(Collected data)
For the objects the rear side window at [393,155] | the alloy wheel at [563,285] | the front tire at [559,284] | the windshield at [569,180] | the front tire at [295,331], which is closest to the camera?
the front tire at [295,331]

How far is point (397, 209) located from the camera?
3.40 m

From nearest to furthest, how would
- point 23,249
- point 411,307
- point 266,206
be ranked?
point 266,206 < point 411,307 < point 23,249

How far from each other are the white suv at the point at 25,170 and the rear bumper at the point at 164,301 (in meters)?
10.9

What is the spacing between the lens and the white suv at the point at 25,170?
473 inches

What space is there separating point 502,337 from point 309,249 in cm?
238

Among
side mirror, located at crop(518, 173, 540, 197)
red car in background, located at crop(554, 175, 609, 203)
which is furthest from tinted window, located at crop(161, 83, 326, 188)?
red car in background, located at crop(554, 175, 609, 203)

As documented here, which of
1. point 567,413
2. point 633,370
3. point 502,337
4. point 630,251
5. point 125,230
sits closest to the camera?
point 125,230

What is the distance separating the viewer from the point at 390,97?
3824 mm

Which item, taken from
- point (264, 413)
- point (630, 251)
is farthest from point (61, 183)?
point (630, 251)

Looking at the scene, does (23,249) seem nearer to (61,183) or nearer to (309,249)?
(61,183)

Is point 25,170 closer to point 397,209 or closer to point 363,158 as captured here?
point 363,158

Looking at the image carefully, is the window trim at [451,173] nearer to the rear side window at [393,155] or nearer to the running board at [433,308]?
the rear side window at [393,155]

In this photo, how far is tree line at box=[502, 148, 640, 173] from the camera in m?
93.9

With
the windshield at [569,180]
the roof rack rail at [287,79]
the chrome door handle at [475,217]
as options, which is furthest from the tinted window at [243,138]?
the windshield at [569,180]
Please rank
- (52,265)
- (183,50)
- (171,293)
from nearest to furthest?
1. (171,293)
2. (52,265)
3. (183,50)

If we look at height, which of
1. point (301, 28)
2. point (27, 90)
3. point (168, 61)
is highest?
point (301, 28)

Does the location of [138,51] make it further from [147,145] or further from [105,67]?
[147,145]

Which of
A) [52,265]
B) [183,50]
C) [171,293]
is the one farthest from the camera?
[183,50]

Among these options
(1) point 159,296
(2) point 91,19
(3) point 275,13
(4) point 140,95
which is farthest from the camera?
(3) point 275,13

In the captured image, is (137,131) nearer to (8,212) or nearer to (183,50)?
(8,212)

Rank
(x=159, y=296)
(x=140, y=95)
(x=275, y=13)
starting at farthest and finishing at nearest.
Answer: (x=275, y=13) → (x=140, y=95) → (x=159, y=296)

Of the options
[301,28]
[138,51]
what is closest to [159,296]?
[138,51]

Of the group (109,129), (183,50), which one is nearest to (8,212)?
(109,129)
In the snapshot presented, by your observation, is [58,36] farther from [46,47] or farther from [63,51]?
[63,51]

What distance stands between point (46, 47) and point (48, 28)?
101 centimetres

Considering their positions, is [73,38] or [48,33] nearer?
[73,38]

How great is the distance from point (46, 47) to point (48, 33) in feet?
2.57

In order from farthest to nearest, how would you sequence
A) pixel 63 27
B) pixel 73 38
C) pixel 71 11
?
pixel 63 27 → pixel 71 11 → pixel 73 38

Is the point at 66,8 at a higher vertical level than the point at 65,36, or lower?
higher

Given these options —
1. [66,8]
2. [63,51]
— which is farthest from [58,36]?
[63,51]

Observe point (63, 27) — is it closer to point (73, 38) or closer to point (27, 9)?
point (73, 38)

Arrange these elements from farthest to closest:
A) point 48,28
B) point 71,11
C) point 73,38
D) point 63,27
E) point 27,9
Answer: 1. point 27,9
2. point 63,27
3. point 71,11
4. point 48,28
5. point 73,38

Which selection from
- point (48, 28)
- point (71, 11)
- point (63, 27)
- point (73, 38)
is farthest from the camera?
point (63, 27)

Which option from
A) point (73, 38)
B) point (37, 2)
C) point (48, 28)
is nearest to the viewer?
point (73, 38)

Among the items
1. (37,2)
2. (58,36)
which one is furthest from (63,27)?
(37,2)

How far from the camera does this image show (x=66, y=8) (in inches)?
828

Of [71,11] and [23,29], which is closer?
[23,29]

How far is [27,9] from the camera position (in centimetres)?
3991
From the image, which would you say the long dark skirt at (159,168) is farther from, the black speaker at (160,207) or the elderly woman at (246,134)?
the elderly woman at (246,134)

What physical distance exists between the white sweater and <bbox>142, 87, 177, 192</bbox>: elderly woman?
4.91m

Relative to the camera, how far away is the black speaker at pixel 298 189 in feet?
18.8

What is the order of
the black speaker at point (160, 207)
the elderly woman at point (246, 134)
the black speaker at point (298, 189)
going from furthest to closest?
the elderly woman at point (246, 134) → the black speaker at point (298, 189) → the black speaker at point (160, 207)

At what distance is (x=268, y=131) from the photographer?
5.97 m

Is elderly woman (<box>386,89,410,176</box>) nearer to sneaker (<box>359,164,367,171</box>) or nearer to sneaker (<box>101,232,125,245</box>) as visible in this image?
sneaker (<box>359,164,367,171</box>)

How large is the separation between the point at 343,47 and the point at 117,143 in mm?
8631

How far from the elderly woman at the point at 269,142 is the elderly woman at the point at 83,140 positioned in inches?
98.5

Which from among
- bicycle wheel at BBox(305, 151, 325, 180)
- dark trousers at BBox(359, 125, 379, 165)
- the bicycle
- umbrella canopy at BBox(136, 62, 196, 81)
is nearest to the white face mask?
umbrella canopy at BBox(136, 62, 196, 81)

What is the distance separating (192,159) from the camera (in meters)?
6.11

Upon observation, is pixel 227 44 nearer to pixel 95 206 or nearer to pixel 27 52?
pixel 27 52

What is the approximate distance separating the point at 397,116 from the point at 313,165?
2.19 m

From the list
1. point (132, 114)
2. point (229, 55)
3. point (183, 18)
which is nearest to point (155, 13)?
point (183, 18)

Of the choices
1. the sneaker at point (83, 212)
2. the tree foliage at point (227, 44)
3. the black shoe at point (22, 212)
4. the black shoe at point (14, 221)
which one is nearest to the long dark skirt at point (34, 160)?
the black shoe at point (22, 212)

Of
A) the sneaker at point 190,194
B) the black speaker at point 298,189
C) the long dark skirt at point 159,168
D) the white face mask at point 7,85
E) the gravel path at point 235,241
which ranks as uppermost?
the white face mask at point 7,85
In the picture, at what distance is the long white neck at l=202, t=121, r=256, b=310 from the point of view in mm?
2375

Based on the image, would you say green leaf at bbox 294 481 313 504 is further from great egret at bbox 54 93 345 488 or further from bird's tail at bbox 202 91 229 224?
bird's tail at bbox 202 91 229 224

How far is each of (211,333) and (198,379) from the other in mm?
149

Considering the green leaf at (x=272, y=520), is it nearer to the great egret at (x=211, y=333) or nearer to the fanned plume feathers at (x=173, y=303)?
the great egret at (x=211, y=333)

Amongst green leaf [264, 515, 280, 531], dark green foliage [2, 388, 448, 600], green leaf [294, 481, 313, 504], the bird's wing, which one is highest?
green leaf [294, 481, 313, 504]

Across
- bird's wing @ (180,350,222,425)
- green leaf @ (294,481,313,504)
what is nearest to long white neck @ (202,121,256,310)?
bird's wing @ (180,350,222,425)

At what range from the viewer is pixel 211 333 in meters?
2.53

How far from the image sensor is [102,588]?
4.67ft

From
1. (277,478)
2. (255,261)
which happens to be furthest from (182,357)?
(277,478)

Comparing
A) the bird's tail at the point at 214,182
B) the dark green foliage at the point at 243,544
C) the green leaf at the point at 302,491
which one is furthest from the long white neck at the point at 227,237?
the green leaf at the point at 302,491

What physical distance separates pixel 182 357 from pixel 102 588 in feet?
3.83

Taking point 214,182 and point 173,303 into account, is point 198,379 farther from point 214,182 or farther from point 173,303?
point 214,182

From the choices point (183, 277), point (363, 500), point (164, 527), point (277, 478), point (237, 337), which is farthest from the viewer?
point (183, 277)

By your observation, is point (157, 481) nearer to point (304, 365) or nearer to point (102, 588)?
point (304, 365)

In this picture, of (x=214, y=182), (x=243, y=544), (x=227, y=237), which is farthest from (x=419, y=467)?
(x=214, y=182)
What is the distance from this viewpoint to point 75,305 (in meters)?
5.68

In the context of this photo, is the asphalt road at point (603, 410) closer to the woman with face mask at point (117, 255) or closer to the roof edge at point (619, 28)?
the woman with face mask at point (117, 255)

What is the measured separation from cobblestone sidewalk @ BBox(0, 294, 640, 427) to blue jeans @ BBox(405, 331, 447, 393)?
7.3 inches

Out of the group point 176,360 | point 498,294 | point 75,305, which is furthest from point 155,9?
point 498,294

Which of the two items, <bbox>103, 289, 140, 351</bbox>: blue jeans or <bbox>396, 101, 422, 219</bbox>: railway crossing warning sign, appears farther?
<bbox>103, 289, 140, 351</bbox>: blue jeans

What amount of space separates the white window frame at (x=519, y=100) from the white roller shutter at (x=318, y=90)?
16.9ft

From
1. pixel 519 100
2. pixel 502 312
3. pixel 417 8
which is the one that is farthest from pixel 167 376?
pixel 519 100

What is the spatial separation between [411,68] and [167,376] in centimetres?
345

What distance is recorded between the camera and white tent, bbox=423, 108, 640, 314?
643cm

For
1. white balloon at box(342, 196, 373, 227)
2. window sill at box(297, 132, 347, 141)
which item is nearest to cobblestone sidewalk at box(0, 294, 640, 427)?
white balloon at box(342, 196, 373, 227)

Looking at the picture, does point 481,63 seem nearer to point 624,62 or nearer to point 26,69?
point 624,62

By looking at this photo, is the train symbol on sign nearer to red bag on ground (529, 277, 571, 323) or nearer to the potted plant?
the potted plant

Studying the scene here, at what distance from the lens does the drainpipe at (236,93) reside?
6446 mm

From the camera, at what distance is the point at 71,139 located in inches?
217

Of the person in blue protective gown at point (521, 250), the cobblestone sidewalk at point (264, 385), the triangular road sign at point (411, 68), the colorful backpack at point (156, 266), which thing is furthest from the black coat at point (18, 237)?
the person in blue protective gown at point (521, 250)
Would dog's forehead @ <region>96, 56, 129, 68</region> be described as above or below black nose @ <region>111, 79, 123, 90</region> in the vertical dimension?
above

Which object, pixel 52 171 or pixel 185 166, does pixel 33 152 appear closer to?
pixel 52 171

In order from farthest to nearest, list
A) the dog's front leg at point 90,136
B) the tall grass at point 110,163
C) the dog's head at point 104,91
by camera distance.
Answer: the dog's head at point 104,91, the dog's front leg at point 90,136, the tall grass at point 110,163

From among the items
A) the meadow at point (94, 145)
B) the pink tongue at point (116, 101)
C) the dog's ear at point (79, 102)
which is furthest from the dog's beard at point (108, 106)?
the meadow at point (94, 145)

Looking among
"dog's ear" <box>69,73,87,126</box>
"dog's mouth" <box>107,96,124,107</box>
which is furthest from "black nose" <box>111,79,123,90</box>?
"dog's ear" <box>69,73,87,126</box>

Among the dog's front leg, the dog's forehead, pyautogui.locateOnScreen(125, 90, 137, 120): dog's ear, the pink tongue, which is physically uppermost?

Exercise objective: Recast the lines starting at the one containing "Would dog's forehead" and ending at the one containing "Answer: the dog's" as a numbered list, leaving out any blank lines.

Solution to the exercise:
1. Would dog's forehead @ <region>96, 56, 129, 68</region> be described as above or below black nose @ <region>111, 79, 123, 90</region> in the vertical dimension?
2. above
3. Which object, pixel 52 171 or pixel 185 166, does pixel 33 152 appear closer to?
4. pixel 52 171
5. In order from farthest to nearest, list
6. A) the dog's front leg at point 90,136
7. B) the tall grass at point 110,163
8. C) the dog's head at point 104,91
9. by camera distance.
10. Answer: the dog's head at point 104,91, the dog's front leg at point 90,136, the tall grass at point 110,163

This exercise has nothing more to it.